Hong Kong: Record low turnout in Beijing’s fake election

The turnout on 19 December was an extremely low 30.2 percent

This is far below the level that any government could hide or photoshop as a “success”. For Hong Kong’s rulers – the CCP – this is another catastrophic PR fiasco. It called a “patriots only” vote but there was a shortage of “patriots”. This result is the lowest ever since the handover, and only around half the turnout in the previous 2016 Legco election (58.3 percent). If we compare with the District Council elections of 2019 at the height of the mass struggle, 1.3 million voted yesterday, compared to 2,943,000 in that election in which the government suffered unprecedented losses. The CCP has “corrected” this problem, by ensuring no similar elections are possible.

CCP media has loudly proclaimed the elections a “victory”. Of course, all the winning candidates are pro-CCP clones. But the loudest voice was those who stayed away in protest. This was not “apathy” or “disinterest”, but an active and conscious mass action to treat this election farce with the contempt it warranted. This was all the more remarkable given that there were no rallies, leaflets, speeches, or other public calls for a boycott, due to the government – following North Korea’s example – making such appeals illegal. Without organization or leadership, nevertheless a powerful protest was put into effect.

This will not lead to a shift in Beijing’s position. The dictatorship will not for one second pause for reflection. It cannot back down in Hong Kong because this would undermine Xi Jinping’s show of strength in the new Cold War and against various internal challenges. For change to come, mass revolts in China will be needed. 

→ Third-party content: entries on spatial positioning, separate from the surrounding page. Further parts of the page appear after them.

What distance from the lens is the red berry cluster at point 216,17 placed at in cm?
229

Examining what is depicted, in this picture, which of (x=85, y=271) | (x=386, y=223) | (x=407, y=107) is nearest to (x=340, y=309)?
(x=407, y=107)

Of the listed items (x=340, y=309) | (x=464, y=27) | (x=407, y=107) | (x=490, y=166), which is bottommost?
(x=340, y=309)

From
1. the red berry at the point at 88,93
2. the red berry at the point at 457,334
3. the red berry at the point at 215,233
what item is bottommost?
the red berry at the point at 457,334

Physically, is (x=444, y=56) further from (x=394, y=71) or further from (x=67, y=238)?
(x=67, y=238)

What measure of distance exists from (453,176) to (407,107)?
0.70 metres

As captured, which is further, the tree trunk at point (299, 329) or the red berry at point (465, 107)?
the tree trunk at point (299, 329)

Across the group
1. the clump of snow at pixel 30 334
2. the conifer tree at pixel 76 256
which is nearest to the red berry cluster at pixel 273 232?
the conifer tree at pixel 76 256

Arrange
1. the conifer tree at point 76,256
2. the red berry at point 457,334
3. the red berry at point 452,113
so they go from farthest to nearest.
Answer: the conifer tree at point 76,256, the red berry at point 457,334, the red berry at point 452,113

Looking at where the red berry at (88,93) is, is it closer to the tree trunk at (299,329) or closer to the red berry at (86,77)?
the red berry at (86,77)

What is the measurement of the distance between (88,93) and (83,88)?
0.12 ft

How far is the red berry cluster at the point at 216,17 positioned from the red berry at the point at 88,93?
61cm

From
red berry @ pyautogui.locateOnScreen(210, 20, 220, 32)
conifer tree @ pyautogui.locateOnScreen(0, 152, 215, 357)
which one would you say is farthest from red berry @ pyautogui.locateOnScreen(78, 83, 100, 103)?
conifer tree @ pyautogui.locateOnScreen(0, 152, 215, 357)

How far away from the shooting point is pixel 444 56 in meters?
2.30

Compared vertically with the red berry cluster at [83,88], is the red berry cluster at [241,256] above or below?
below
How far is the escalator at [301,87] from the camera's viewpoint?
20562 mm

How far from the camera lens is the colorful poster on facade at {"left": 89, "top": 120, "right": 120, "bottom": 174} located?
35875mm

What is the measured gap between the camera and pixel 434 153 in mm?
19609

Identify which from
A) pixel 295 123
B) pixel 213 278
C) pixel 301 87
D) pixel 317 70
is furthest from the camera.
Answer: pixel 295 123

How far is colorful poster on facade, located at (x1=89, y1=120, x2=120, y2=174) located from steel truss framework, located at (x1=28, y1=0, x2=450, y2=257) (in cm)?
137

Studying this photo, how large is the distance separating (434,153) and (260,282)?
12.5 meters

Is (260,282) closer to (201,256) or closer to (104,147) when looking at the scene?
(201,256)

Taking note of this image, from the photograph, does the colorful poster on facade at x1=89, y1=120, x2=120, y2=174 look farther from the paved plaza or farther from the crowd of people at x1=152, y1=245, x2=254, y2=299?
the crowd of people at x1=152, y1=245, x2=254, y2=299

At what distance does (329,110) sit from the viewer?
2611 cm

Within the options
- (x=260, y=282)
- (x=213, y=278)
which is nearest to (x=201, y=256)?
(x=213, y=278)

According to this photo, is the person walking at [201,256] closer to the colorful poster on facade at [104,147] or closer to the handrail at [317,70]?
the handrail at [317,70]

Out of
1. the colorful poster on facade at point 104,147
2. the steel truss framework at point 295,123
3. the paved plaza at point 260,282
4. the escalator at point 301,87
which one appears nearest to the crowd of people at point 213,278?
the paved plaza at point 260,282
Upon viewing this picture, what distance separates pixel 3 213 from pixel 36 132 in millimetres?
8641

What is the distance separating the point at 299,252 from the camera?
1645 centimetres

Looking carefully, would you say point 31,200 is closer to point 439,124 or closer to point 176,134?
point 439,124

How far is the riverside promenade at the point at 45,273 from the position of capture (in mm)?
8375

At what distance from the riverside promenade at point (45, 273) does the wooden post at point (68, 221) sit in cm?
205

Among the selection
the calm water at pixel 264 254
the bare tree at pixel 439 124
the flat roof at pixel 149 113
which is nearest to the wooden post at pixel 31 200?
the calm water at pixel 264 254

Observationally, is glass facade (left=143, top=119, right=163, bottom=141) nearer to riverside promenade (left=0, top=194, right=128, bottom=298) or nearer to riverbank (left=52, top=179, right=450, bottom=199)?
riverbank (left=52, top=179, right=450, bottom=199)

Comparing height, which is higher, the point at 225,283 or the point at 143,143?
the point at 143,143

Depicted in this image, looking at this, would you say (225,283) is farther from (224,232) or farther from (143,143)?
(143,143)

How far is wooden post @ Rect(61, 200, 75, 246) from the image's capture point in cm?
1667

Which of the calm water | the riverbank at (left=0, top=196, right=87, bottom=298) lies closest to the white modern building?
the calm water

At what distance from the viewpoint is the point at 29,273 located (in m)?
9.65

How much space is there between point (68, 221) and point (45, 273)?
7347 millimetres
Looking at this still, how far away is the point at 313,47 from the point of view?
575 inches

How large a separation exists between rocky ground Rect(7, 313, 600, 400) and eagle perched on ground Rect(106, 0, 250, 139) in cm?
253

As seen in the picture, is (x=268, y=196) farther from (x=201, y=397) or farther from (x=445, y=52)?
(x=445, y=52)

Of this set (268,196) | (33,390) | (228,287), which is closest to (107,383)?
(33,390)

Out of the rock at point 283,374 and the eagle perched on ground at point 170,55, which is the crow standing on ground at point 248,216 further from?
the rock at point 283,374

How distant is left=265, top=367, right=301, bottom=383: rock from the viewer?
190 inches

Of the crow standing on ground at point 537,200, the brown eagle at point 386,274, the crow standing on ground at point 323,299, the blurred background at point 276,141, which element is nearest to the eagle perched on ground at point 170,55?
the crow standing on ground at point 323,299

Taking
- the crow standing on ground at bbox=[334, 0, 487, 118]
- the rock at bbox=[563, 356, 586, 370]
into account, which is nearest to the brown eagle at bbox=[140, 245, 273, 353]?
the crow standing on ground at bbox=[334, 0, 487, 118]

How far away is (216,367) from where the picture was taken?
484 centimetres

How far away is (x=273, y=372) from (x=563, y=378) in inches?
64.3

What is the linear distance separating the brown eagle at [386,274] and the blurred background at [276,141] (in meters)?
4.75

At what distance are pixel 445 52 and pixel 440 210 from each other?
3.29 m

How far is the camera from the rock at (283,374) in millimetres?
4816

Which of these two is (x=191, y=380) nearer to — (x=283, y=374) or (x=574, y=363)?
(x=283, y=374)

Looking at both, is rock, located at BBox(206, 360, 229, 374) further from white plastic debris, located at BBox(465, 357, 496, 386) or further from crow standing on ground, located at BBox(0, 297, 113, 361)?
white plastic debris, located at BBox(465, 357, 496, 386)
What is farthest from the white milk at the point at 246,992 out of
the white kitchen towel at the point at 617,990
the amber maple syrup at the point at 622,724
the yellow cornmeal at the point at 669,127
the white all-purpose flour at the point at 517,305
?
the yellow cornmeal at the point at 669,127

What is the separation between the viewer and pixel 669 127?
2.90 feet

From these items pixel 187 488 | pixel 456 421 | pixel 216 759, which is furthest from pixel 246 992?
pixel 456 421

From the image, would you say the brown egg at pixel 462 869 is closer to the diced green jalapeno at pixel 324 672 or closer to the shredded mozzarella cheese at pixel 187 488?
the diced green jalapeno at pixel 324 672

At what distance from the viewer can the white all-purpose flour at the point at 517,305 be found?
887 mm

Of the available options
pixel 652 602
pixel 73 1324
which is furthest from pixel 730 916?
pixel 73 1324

This “victory” however creates new problems for the CCP’s rule in Hong Kong. Its 100 percent monopoly over the Legco means there will be nothing to hide behind when – as is inevitable – the government commits new howling errors, scandals and stupidities that further deepen mass anger. The low turnout reveals the gulf between rulers and ruled in Hong Kong is as big as ever. A year and a half of brutal crackdown have not succeeded in breaking the defiance of the masses.